Given instruction
Reproduce the semiconductor patent excerpt from "exact text as" to "M-direction of the wurtzite crystal structure.".

Excerpted text
%%

Apparatuses and methods relating to semiconductor layer structures are disclosed. A method for producing a semiconductor layer structure ay involve providing a Si substrate comprising a top surface, forming a first semiconductor layer on the substrate, the first semiconductor layer comprising a plurality of vertical nanowire structures, arranged perpendicularly to the top surface of the substrate, the first semiconductor layer comprising AlN, and epitaxially growing a second semiconductor layer which laterally and vertically encloses the plurality of vertical nanowire structures thereby encapsulating dislocations in shells around the nanowires, wherein the second semiconductor layer comprises Al x Ga 1-x N, wherein 0≤x≤0.95.

Claims

exact text as granted — not AI-modified
What is claimed is: 
     
         1 . A semiconductor layer structure comprising:
 a Si substrate having a top surface;   a first semiconductor layer arranged on said substrate, the first semiconductor layer comprising a plurality of vertical nanowire structures arranged perpendicularly to said top surface of said substrate, the first semiconductor layer comprising sputtered AlN;   a second semiconductor layer arranged on said first semiconductor layer laterally and vertically enclosing said nanowire structures, the second semiconductor layer comprising shells made of a different semiconductor material than the first semiconductor layer, and epitaxially grown from the individual vertical nanowire structures in an M-direction of the wurtzite crystal structure.   
     
     
         2 . The semiconductor layer structure according to  claim 1 , wherein the shells from different individual vertical nanowire structures unite laterally into a thin-film grown in a C-direction of the wurtzite crystal structure. 
     
     
         3 . The semiconductor layer structure according to  claim 1 , wherein the vertical nanowire structures of the first semiconductor layer have a vertical length in the range 50-500 nm.

%%

Material supplied
%%

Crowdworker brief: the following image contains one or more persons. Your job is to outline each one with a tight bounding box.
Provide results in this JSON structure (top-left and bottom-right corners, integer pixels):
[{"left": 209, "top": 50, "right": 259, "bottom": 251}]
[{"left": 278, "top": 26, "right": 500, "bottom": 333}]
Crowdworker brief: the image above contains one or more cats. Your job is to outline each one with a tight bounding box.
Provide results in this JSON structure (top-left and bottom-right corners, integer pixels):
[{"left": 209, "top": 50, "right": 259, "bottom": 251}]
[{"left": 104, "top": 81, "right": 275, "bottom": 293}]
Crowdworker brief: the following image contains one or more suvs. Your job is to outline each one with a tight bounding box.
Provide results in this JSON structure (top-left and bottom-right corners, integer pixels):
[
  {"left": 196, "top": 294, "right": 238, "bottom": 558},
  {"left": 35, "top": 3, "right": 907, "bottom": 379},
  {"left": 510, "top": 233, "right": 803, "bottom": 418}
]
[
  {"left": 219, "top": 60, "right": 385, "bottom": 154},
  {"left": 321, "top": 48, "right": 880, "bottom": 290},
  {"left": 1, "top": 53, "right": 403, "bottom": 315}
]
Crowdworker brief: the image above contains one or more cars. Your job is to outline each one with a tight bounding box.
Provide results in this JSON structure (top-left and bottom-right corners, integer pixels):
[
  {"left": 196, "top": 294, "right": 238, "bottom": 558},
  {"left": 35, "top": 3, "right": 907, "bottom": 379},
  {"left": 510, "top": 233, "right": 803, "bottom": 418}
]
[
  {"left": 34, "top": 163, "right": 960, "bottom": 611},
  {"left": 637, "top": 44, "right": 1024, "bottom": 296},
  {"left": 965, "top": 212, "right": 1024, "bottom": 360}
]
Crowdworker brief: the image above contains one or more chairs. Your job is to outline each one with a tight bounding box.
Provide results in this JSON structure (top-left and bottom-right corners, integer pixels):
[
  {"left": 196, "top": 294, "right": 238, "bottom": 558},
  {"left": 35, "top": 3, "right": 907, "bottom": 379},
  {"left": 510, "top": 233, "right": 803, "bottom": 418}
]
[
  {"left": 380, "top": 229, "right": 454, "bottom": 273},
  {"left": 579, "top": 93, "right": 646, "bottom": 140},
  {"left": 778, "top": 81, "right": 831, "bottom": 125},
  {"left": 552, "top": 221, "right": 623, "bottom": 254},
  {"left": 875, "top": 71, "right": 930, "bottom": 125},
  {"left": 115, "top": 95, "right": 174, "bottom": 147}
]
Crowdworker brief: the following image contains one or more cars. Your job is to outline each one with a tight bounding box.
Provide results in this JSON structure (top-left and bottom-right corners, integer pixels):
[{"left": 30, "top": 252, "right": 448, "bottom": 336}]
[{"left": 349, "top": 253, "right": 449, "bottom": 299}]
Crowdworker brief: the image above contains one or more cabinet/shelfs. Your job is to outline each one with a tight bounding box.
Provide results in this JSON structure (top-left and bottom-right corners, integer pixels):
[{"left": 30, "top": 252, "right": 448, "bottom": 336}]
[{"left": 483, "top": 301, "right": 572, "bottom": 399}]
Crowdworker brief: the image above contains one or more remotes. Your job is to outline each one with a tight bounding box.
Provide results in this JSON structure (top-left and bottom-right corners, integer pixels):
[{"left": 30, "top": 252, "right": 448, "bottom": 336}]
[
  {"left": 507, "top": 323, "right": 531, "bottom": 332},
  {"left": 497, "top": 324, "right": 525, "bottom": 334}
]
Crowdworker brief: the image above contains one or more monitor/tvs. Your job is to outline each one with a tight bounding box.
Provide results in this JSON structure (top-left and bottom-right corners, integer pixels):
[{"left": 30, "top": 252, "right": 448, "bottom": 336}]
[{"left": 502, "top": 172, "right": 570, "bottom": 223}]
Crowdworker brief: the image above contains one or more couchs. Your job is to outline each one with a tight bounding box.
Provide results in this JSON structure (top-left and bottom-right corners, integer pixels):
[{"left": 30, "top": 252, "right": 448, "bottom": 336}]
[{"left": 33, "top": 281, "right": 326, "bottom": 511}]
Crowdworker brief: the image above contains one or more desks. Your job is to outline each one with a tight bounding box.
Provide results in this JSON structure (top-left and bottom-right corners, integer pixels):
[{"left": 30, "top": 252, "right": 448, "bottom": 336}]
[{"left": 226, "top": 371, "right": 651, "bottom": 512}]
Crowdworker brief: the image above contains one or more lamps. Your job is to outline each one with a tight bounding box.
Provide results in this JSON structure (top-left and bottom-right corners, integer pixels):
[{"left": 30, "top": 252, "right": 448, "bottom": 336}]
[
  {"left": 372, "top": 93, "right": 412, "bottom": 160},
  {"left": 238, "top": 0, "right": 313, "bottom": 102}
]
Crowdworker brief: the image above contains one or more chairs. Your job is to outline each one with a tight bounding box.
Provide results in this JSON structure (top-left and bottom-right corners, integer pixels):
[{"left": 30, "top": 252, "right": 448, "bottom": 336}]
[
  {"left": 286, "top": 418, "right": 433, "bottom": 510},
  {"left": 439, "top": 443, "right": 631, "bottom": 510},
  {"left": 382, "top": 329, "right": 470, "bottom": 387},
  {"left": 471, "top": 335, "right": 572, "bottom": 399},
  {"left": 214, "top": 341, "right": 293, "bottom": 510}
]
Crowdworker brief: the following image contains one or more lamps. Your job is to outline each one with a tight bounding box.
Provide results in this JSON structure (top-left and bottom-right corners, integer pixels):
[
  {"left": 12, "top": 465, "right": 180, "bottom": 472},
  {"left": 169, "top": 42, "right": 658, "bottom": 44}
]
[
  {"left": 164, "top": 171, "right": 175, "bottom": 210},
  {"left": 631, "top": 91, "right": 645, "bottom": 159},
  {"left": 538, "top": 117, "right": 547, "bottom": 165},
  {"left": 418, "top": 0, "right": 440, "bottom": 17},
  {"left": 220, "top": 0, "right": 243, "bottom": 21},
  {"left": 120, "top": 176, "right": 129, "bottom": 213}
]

%%

Full output
exact text as granted — not AI-modified
What is claimed is: 
     
         1 . A semiconductor layer structure comprising:
 a Si substrate having a top surface;   a first semiconductor layer arranged on said substrate, the first semiconductor layer comprising a plurality of vertical nanowire structures arranged perpendicularly to said top surface of said substrate, the first semiconductor layer comprising sputtered AlN;   a second semiconductor layer arranged on said first semiconductor layer laterally and vertically enclosing said nanowire structures, the second semiconductor layer comprising shells made of a different semiconductor material than the first semiconductor layer, and epitaxially grown from the individual vertical nanowire structures in an M-direction of the wurtzite crystal structure.